STATE OF WISCONSIN
BEFORE THE WISCONSIN EMPLOYMENT RELATIONS COMMISSION
WISCONSIN PROFESSIONAL POLICE
LAW ENFORCEMENT EMPLOYEE RELATIONS DIVISION, Complainant,
CITY OF ONALASKA and
CHIEF OF POLICE RANDY A. WILLIAMS, Respondents.
Decision No. 31661-B
Gordon McQuillen, Director of Legal Services, Wisconsin Professional Police Association, 340 Coyier Lane, Madison, WI 53713, appearing on behalf of the Complainant.
Dawn Marie Harris, Attorney at Law, O'Flaherty Heim Egan Ltd., U.S. Post Office Box 1147, La Crosse, WI 54602-1147, appearing on behalf of the Respondents.

#### Data records
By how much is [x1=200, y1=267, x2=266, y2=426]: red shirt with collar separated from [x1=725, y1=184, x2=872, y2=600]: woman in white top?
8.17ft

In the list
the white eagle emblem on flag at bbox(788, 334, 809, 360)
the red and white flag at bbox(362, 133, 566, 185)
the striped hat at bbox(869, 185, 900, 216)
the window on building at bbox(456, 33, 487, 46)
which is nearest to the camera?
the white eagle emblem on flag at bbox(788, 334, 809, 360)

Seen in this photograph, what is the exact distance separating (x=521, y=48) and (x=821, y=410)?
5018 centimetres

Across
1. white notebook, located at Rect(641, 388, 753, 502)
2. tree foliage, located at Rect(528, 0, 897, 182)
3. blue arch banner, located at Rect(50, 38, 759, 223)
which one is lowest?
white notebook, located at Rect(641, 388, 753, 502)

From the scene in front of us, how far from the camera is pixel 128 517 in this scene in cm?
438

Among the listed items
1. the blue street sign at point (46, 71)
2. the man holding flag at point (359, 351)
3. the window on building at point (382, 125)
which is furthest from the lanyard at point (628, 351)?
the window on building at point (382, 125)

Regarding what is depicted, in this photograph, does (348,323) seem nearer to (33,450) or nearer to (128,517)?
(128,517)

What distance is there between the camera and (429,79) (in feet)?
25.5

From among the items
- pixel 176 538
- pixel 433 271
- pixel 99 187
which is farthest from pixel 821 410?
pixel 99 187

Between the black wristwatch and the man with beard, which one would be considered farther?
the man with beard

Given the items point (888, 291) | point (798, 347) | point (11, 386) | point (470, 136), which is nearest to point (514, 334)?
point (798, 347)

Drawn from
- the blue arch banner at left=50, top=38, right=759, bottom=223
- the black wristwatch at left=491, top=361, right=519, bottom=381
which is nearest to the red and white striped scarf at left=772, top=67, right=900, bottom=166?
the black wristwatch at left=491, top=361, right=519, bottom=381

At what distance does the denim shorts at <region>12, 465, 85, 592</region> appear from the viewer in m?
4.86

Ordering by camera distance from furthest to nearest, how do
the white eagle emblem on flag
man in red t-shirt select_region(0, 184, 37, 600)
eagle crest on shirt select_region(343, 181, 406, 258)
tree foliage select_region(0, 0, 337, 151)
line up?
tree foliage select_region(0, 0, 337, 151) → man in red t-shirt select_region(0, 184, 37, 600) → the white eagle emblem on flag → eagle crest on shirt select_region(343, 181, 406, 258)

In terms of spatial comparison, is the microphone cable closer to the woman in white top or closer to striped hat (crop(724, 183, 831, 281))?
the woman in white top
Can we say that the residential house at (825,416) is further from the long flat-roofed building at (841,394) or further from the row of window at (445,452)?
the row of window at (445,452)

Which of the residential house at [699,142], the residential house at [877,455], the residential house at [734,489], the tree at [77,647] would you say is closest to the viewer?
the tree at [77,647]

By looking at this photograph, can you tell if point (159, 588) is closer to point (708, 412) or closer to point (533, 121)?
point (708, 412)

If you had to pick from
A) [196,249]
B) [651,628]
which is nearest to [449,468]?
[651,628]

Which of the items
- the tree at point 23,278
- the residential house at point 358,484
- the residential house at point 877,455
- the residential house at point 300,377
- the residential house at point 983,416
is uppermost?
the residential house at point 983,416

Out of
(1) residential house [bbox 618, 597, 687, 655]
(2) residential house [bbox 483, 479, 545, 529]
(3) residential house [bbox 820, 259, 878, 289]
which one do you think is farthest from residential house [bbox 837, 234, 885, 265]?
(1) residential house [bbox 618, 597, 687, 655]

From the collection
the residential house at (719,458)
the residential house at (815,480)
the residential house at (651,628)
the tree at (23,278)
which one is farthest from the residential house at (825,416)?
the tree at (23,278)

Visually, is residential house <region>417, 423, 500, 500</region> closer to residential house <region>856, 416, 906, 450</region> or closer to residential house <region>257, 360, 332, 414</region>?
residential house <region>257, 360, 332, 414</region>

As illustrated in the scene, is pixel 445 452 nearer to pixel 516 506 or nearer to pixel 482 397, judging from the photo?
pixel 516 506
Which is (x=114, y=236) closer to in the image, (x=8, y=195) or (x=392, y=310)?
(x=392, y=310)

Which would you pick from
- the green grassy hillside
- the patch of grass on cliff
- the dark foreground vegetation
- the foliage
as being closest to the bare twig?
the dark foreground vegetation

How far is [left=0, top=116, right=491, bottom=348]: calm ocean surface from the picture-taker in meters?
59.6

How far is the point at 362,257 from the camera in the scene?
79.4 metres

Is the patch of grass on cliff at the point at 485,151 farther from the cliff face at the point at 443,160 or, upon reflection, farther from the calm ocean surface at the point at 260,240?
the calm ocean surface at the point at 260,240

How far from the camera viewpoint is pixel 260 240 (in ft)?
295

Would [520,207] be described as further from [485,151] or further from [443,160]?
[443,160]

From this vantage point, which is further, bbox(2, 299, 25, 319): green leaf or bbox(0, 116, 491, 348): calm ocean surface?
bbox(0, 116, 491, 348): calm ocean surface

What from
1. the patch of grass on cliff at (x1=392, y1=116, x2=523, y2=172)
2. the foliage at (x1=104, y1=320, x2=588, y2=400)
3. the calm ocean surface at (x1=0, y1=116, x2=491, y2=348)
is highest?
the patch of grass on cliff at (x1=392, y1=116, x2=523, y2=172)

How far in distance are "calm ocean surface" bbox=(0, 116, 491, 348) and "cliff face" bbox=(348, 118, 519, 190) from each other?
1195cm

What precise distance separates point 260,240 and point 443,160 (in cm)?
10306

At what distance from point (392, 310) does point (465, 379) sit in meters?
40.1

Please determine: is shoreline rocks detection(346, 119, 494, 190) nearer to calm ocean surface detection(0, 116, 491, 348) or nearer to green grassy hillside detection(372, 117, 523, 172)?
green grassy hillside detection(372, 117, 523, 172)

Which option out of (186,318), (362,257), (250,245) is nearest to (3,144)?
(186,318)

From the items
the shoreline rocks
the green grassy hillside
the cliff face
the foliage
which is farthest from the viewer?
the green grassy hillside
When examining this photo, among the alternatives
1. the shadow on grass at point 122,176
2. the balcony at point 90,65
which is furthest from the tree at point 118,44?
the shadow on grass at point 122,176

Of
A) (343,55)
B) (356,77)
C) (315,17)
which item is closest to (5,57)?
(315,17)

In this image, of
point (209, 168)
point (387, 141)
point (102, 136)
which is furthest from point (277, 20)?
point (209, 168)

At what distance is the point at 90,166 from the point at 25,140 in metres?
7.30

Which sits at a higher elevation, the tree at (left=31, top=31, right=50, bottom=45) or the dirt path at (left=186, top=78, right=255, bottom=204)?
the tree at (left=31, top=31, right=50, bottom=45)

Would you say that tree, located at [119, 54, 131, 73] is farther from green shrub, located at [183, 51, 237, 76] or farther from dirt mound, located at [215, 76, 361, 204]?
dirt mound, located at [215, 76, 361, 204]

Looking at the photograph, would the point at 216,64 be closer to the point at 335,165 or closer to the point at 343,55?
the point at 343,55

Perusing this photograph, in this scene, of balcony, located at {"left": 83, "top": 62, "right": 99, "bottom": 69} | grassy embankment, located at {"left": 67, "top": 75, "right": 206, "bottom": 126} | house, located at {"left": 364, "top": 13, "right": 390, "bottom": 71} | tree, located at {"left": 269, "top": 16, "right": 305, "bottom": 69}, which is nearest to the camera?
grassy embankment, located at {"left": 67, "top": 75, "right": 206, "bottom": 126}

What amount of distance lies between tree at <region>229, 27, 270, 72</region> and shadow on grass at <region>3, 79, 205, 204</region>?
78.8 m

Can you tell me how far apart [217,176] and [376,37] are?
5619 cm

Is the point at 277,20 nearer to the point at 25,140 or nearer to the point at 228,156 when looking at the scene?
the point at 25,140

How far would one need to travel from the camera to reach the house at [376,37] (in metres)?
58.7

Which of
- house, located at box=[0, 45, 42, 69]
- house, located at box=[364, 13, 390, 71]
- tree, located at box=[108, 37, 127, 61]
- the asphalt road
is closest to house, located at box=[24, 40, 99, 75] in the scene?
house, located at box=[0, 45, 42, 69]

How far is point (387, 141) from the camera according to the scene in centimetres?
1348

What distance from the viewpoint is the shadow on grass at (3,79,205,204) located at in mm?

#### Directions
(1) Display each line of the records in which the string "patch" appears.
(2) Resume the Wisconsin Employment Relations Commission decision concerning the City of Onalaska, beginning right after its final line.

#### Answers below
(1)
- the patch of grass on cliff
Is the patch of grass on cliff at the point at 485,151 farther from the cliff face at the point at 443,160 or, upon reflection, farther from the calm ocean surface at the point at 260,240?
1. the patch of grass on cliff at (x1=392, y1=116, x2=523, y2=172)
the patch of grass on cliff at (x1=392, y1=116, x2=523, y2=172)

(2)
ORDER DEFERRING RULING ON RESPONDENTS' MOTIONS TO DISMISS, ENTERING A GENERAL DENIAL AND SETTING ADDITIONAL HEARING
Daniel Nielsen, Examiner: On February 1, 2006, the above-named Complainant, Wisconsin Professional Police Association/LEER Division, filed with the Commission a complaint, alleging that the above-named Respondents, City of Onalaska and Chief of Police, Randy A. Williams, have violated the provisions of Ch. 111.70, MERA, by discriminating against employees on the basis of their involvement with concerted activity, and by interfering with the rights of municipal employees to engage in protected concerted activity. The Commission appointed Daniel Nielsen, an Examiner on its staff, to conduct a hearing and to make Findings of Fact and Conclusions of Law, and to issue appropriate Orders. On May 12 the City filed an Answer to the complaint and Motions to Dismiss. On June 7, the Association amended its complaint, and the City moved to Dismiss the Amended Complaint as well. On June 22, 2006 the Examiner issued his Order Denying Respondent's Motions to Dismiss, and the hearing proceeded on June 27 and 28 in Onalaska, with the Association presenting its case in chief, and the City beginning the presentation of its rebuttal. Additional hearing is scheduled for September 25.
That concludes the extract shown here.